Rich didn't give me a link, but he loves a bit of the ol' motorcycle racing, so... Er... Go and watch some?

Ben Baker, author, podcaster and ineffective goggles supplier

Favourite Episode: The 138th Episode Spectacular

It’s to the credit of show-runners and official Simpsons history geeks Bill Oakley and Josh Weinstein that when faced with the grey uninvolving task of compiling a clip show to save on animation costs and increase the number of episodes Fox had for syndicating around the world they created this beautiful stew of repurposed classic moments from the series' already rich back catalogue, early scenes from when the family existed in short interstitials breaking up the sketches on "the nation's showcase for psychiatrist jokes and musical comedy numbers" "The Tracey Ullman Show" (the entirety of which have never been released despite the obvious demand, possibly due to an unpleasant court case Ullman had with the creators over getting a cut of royalties) and deleted scenes from a time where such things were discussed only in whispers and the internet or DVD had yet to make the mainstream.

As for the "twenty-three percent new footage" promised by host Troy McClure - who we may remember from "Alien Nose Job" and Five Fabulous Weeks Of "The Chevy Chase Show" - it is of a perfect vintage, half in love and half openly mocking the series and its creators.

The "early drawings" of Abe and Krusty being little more than children's scribbles alone always makes me weep laughing along with the line "they were never popular!" and the interpretation of Matt Groening as an embittered right-wing drunk.
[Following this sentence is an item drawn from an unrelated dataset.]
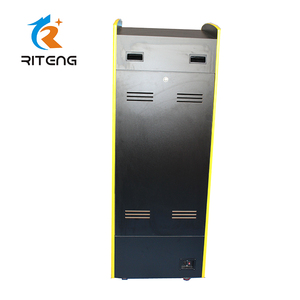 60 in 1 <span class=keywords><strong>pacman</strong></span> arcade verticale arcade cabinet macchina arcade machine a buon mercato - Product Image 4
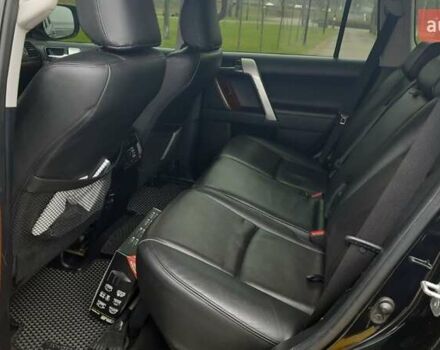 Черный Тойота Ленд Крузер Прадо, объемом двигателя 2.98 л и пробегом 240 тыс. км за 29500 $, фото 10 на Automoto.ua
And of course it ends with what we've all come here to see - Hardcore Nudity! 

Courtesy 20th Century Fox, via Frinkiac.
Favourite Character: While Homer, Burns and Lisa are undoubtedly at the top of my favourites pile, I think my love for Krusty the Clown just pips the lot. A truly awful, perverse and immoral man with no qualms about endorsing a product or service and yet, over the course of the first ten years, we get to see the range of Krusty's back catalogue of television which has seemingly taken in everything from an erudite talk show to huge budget celebrity spectacular.

In fact, is it too late to change my favourite episode to "Krusty Gets Kancelled"? It is? Lousy half-brother Luke Perry. If you need me, I'll be at the Sex Cauldron…
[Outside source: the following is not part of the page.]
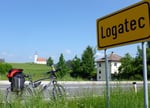 Kirche von Logatec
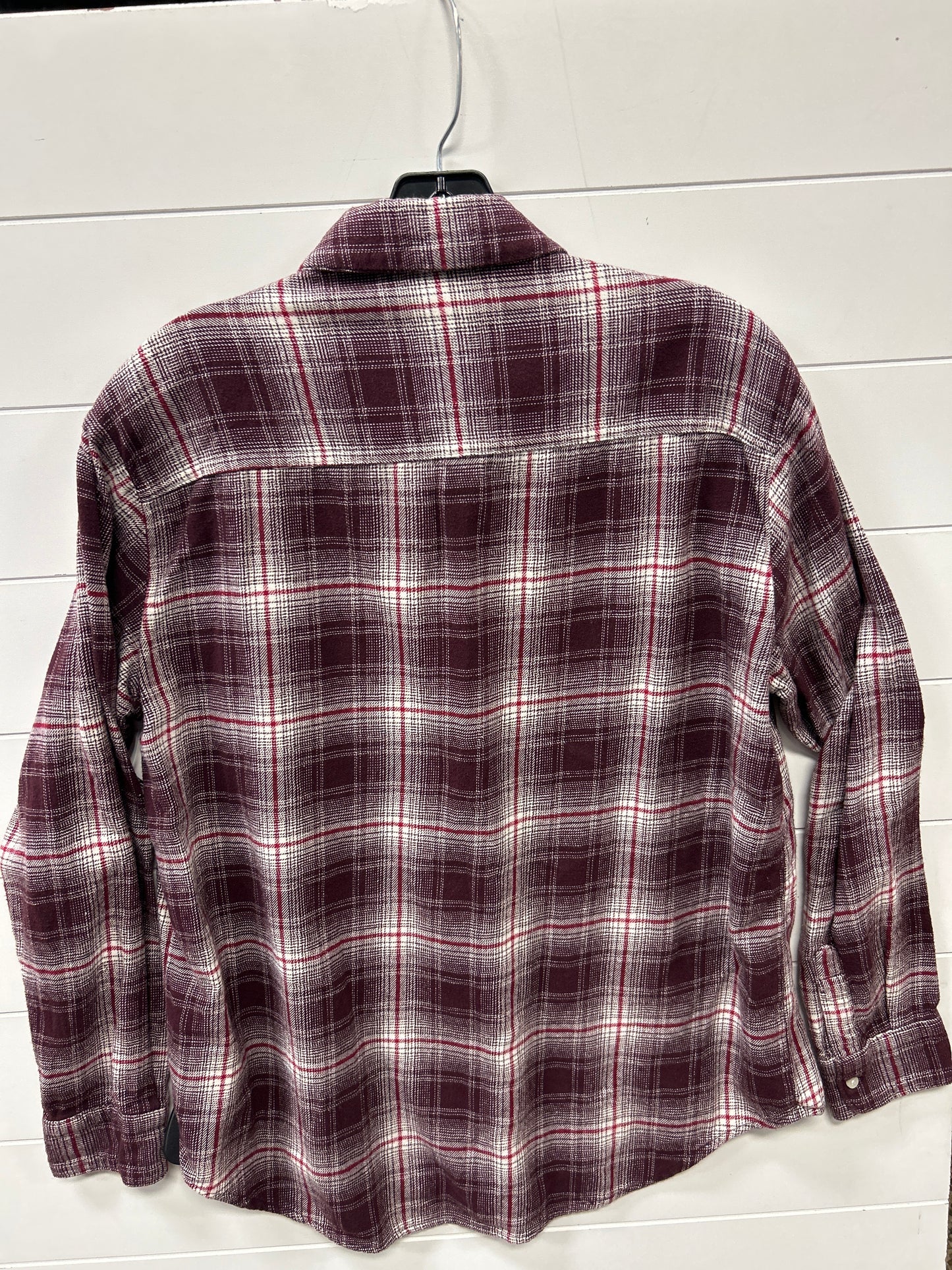 Top Ls By Cmc In Red, Size:S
Courtesy 20th Century Fox, via Frinkiac.
Favourite Moment: The first ever episode finally airing after months of hyping. My family were fortunate, depending on how you look at it, to get a second hand Sky dish at a time when a subscription for regular channels wasn't needed and I learnt - out of sheer boredom, very much the theme of this article - that if you waggled the card around just right, you could also unscramble the movie channels too.

In my older much more aware years, I take pride in this little spit in the general direction of Rupert Murdoch and his, let’s be honest, bloody awful satellite service which now is full of new dramas and a big investment in comedy but prior to a certain yellow family moving in - more on which shortly - it was thin gruel of the old US sitcoms Channel 4 didn't want, very cheap game shows and imports from Fox TV in the States. Oh and “Lonesome Dove”.
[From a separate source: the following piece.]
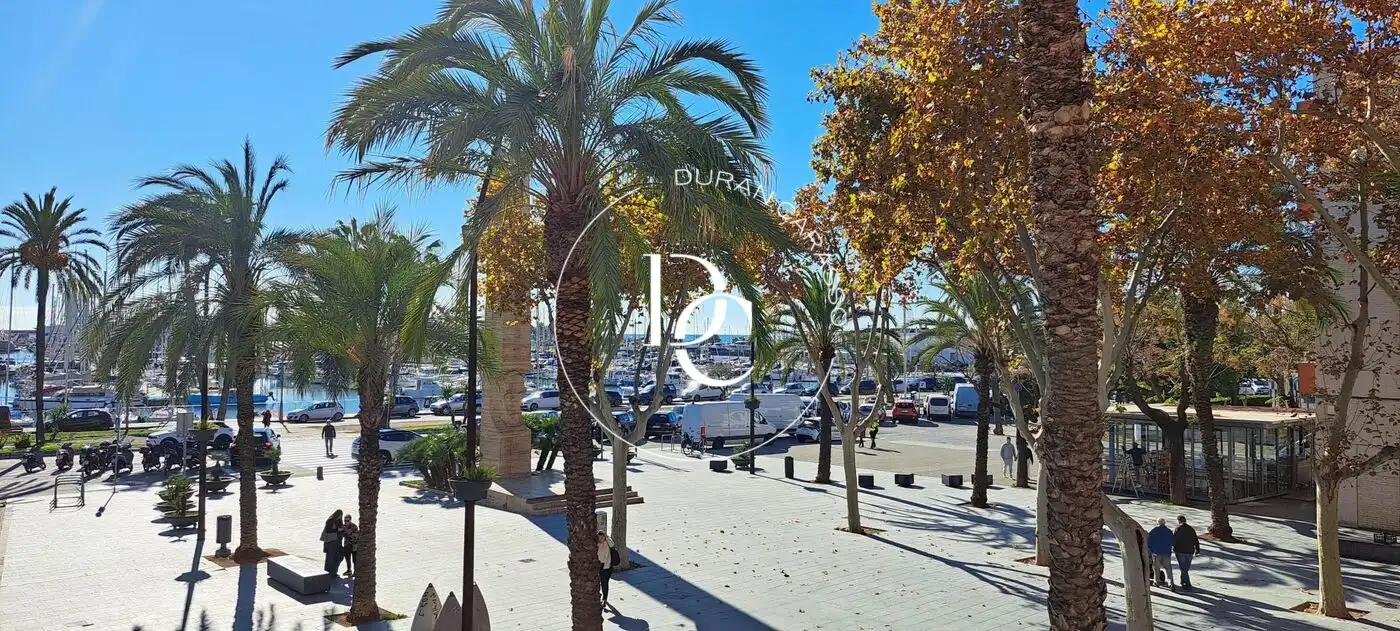 Vista exterior de Piso en venta en Vilanova i la Geltrú con Aire acondicionado y Calefacción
When the Springfield five made their long awaited arrival in September 1990, I would happily watch the first Sunday showing at 6:30pm - a timeslot tradition that seems to have pleasingly held all these years - AND the same week repeats on Thursdays. Sky even had a “Simpsons week” once they'd reached enough episodes to fill five days in a row. And I'd have been there watching them all again.

It’s not even like season one is especially that good compared to what followed but it became an instant (and rare) family-centring ritual which was upheld until the end of the decade and my moving out in our household.

You can find my books including several quiz compilations and a bulging retrospective of classic British Christmas TV at benbaker.ecwid.com.

Also: Krusty saying "what the hell was that?" which is the funniest take on any line ever recorded in the history of TV.